Aim of the exercise
Count the lines in the listing below that contain the string "space". Reply with the number alone.
------------------------------------------------------------
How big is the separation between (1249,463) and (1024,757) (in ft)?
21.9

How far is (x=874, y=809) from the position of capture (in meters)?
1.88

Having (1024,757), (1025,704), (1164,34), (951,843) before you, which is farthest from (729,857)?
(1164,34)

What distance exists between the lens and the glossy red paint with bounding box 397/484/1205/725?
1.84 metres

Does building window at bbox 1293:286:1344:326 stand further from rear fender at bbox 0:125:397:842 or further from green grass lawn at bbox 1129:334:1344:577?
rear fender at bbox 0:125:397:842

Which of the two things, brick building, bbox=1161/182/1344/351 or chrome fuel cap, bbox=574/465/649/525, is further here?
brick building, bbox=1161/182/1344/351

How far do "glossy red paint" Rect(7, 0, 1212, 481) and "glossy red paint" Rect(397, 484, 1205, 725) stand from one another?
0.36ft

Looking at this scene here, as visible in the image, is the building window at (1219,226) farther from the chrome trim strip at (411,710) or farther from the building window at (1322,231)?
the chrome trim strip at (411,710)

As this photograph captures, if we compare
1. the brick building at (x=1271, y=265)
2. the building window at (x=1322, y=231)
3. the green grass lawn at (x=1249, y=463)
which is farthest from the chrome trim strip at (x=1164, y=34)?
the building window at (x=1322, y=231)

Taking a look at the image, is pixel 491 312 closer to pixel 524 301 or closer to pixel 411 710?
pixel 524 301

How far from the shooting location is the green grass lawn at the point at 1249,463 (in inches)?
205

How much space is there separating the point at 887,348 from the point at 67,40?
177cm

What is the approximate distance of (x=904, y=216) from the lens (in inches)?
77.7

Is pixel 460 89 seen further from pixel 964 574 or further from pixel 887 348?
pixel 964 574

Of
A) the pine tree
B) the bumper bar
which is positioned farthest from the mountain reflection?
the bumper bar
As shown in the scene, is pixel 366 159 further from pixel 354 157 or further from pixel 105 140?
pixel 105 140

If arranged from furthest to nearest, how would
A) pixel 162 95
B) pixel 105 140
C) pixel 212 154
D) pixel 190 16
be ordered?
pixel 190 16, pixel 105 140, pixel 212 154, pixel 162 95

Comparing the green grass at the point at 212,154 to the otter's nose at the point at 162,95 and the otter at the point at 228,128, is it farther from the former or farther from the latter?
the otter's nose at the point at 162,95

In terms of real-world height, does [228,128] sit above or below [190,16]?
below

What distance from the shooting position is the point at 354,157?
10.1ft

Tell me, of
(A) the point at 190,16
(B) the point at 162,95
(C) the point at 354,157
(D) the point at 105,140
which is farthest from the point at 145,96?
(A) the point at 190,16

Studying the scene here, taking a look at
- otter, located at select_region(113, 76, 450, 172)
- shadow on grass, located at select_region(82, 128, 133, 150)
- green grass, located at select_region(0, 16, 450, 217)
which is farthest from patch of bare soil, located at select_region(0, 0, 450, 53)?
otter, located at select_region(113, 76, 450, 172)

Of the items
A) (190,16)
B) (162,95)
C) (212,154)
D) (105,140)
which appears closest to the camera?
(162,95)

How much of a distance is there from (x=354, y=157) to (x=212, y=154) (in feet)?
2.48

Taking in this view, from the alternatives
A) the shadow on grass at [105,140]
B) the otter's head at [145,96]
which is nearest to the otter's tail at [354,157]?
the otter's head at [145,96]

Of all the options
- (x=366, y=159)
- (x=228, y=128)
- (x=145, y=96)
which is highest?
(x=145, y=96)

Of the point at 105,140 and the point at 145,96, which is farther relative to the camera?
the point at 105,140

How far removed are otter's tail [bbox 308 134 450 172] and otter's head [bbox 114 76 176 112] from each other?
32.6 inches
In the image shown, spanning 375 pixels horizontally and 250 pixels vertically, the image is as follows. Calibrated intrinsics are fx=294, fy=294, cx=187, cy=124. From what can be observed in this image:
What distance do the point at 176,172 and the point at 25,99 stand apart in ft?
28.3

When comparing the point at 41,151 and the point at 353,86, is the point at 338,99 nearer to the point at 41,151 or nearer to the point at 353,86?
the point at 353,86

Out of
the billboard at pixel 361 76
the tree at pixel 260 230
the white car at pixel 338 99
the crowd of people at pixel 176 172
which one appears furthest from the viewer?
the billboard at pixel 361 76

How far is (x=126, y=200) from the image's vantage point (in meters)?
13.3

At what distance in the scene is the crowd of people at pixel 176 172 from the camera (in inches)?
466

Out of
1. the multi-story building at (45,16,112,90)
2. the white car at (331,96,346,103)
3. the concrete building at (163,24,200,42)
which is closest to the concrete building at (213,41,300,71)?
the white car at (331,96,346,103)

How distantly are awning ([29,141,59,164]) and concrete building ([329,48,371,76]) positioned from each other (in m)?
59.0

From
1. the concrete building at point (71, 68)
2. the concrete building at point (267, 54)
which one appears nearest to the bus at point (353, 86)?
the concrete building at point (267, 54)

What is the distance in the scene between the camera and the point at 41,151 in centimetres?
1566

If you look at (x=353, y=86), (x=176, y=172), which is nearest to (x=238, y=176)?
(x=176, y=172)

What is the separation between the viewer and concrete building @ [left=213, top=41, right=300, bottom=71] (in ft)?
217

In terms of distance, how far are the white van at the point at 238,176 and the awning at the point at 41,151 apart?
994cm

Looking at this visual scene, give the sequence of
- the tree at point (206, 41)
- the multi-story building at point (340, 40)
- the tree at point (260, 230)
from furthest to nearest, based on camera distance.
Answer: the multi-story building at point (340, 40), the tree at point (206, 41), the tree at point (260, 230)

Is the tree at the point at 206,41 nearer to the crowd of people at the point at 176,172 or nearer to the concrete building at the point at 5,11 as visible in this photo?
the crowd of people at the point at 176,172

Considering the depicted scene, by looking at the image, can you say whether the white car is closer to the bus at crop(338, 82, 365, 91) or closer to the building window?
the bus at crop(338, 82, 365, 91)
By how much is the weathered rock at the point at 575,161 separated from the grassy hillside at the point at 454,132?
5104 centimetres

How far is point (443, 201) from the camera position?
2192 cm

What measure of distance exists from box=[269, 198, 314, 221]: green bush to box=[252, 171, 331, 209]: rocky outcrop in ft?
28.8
------------------------------------------------------------
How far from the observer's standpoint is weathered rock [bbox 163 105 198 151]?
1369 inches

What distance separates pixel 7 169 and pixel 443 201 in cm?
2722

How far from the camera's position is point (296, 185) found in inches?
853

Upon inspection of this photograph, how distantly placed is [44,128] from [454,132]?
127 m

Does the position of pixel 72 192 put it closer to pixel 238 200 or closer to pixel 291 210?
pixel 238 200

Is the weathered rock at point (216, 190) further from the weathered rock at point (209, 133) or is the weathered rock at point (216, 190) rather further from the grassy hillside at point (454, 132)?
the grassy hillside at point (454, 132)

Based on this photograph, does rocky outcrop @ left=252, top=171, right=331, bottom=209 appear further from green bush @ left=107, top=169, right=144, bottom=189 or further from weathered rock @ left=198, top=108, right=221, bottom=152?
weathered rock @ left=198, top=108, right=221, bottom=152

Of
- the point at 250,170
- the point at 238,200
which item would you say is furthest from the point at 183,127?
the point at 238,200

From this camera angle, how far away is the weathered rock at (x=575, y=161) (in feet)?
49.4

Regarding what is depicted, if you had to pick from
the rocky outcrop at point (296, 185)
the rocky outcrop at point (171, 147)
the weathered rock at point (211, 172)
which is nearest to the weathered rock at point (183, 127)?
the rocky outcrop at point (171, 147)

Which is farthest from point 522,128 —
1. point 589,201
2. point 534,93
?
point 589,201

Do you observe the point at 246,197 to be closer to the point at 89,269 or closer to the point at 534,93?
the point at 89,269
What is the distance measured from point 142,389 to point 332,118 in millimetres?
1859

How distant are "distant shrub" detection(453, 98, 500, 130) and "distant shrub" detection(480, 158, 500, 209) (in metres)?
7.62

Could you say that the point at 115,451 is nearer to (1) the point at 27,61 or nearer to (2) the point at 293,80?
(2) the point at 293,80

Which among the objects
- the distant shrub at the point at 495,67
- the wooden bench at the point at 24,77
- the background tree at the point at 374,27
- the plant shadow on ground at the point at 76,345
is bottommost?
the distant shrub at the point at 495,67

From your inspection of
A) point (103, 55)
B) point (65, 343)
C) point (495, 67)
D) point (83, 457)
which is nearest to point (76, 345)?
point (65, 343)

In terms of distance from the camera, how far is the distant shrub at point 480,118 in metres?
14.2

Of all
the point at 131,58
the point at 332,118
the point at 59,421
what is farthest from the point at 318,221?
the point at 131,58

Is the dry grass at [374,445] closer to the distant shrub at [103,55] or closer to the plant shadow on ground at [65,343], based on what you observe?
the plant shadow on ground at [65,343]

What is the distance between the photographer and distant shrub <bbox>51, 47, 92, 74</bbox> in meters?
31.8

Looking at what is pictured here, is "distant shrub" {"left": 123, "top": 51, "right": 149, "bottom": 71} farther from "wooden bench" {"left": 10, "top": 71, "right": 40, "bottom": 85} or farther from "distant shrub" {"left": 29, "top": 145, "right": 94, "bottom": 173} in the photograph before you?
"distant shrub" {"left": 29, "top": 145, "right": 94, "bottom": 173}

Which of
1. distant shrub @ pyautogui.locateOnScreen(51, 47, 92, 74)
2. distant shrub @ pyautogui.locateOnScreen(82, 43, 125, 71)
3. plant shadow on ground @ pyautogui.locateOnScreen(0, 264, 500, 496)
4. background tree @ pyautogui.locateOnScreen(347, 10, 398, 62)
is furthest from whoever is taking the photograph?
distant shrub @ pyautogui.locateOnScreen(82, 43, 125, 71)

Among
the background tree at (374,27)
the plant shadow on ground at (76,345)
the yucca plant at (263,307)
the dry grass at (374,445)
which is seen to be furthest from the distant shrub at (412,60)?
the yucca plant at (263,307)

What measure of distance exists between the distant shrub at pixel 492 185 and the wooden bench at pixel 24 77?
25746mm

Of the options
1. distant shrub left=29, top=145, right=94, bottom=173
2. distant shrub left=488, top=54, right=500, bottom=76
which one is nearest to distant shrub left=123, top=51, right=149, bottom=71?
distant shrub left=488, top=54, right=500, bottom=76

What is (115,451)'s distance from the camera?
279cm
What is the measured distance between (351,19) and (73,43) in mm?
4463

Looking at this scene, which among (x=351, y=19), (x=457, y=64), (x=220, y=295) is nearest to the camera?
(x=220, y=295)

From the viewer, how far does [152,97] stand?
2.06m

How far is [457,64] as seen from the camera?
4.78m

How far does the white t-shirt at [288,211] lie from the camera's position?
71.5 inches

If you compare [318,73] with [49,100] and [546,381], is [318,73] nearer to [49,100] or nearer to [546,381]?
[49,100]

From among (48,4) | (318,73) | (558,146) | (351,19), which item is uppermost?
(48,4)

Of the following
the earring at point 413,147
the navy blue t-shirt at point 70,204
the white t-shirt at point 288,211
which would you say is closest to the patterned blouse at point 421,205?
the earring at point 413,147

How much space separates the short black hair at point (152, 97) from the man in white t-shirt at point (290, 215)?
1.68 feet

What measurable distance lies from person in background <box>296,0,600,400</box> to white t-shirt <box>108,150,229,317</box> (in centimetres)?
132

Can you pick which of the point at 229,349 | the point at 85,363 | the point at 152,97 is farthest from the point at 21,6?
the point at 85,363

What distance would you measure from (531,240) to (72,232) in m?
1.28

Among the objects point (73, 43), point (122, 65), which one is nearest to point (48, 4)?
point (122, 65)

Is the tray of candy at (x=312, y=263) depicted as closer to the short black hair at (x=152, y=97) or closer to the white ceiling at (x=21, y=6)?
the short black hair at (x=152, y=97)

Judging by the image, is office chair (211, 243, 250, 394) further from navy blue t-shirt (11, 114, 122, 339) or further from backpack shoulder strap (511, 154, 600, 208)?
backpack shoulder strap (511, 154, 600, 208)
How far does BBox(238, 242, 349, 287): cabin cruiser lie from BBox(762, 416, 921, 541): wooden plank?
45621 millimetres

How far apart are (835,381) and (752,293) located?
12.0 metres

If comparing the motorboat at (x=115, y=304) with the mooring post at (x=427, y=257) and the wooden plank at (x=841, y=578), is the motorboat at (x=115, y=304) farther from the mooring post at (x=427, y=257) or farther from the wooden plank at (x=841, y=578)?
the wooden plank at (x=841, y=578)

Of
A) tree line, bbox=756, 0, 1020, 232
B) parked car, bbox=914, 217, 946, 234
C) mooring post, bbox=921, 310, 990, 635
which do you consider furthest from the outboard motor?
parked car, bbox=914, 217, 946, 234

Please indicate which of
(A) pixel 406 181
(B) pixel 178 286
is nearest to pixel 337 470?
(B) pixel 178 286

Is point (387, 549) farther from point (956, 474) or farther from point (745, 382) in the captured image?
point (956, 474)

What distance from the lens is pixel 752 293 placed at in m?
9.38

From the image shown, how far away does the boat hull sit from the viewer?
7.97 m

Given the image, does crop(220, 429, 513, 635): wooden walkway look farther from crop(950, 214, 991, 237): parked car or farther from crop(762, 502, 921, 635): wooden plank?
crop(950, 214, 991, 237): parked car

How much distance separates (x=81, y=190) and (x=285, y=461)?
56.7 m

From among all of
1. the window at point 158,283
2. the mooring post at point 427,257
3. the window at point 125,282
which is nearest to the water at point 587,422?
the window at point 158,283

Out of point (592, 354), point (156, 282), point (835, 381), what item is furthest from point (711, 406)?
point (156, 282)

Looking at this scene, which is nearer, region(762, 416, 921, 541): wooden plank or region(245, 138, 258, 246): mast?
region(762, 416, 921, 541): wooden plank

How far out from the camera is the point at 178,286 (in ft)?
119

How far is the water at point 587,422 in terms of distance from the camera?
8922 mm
------------------------------------------------------------
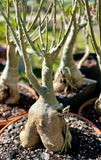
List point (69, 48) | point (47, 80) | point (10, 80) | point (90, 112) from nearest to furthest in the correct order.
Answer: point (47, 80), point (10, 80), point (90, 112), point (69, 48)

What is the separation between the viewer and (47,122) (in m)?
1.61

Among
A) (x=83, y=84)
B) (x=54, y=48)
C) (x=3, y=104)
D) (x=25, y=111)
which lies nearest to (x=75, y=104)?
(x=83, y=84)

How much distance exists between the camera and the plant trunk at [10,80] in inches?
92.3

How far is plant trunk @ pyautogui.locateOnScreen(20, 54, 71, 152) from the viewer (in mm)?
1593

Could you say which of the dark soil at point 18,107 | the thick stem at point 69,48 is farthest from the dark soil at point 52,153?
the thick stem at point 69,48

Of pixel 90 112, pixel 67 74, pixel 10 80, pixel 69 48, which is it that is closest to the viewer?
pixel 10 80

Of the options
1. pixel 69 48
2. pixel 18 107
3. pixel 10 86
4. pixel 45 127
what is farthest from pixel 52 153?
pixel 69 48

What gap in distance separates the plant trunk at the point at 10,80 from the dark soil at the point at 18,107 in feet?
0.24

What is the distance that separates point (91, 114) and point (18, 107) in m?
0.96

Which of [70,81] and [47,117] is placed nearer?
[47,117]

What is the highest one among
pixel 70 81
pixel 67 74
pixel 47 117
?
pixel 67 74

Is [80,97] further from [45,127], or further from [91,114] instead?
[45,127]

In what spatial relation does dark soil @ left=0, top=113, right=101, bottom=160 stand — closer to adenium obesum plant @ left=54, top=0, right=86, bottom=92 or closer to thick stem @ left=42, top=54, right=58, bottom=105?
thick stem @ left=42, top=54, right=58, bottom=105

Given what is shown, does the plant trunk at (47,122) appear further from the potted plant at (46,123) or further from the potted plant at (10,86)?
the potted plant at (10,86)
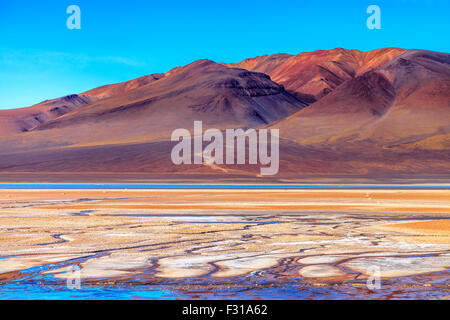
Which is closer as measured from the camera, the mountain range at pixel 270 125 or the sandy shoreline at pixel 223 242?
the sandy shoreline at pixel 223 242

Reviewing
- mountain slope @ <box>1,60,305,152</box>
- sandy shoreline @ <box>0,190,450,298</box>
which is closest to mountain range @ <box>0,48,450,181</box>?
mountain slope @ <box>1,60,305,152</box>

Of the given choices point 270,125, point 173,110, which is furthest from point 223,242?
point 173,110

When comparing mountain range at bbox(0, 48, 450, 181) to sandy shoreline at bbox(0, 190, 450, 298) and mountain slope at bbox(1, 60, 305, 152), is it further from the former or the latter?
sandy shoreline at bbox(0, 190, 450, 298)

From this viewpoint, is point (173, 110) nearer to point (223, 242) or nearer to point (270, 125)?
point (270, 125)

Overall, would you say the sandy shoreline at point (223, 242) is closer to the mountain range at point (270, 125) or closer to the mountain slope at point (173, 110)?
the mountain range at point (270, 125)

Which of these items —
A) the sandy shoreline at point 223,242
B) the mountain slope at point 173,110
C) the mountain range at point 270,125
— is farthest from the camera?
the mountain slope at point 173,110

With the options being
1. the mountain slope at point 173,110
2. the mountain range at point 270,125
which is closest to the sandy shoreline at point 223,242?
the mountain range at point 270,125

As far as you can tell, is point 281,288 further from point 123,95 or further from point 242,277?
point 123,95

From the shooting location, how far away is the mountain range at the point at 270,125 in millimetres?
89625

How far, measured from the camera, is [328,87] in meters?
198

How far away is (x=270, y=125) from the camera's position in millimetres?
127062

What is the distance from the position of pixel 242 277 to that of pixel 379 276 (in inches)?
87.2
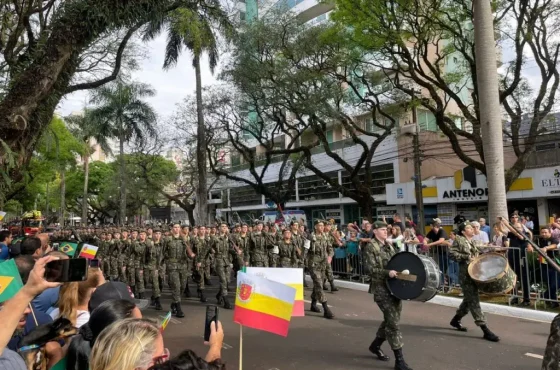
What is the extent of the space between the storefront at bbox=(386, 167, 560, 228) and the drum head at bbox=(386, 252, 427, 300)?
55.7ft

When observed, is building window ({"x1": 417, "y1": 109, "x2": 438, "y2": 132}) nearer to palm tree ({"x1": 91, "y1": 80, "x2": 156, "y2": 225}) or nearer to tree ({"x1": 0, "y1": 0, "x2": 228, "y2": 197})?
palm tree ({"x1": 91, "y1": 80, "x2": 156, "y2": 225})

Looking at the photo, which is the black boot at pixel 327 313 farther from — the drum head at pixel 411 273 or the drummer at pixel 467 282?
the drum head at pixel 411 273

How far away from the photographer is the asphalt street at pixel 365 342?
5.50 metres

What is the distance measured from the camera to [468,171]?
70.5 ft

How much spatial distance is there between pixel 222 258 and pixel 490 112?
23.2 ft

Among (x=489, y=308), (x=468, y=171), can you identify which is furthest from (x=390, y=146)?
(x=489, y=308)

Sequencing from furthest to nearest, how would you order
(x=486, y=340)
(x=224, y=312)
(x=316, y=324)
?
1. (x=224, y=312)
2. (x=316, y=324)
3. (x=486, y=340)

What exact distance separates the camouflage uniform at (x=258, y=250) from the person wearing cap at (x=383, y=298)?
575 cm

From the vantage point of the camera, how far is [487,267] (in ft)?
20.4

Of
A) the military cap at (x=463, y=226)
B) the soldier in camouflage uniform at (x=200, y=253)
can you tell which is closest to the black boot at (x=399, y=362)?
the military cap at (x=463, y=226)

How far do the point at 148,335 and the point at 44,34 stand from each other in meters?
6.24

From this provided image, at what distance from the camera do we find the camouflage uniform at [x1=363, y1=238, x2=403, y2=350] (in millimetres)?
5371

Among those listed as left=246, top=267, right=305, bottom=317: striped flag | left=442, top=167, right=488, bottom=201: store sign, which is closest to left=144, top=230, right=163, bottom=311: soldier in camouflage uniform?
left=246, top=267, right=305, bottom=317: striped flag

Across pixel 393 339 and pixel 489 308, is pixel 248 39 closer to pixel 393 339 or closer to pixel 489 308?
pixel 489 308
------------------------------------------------------------
Answer below
3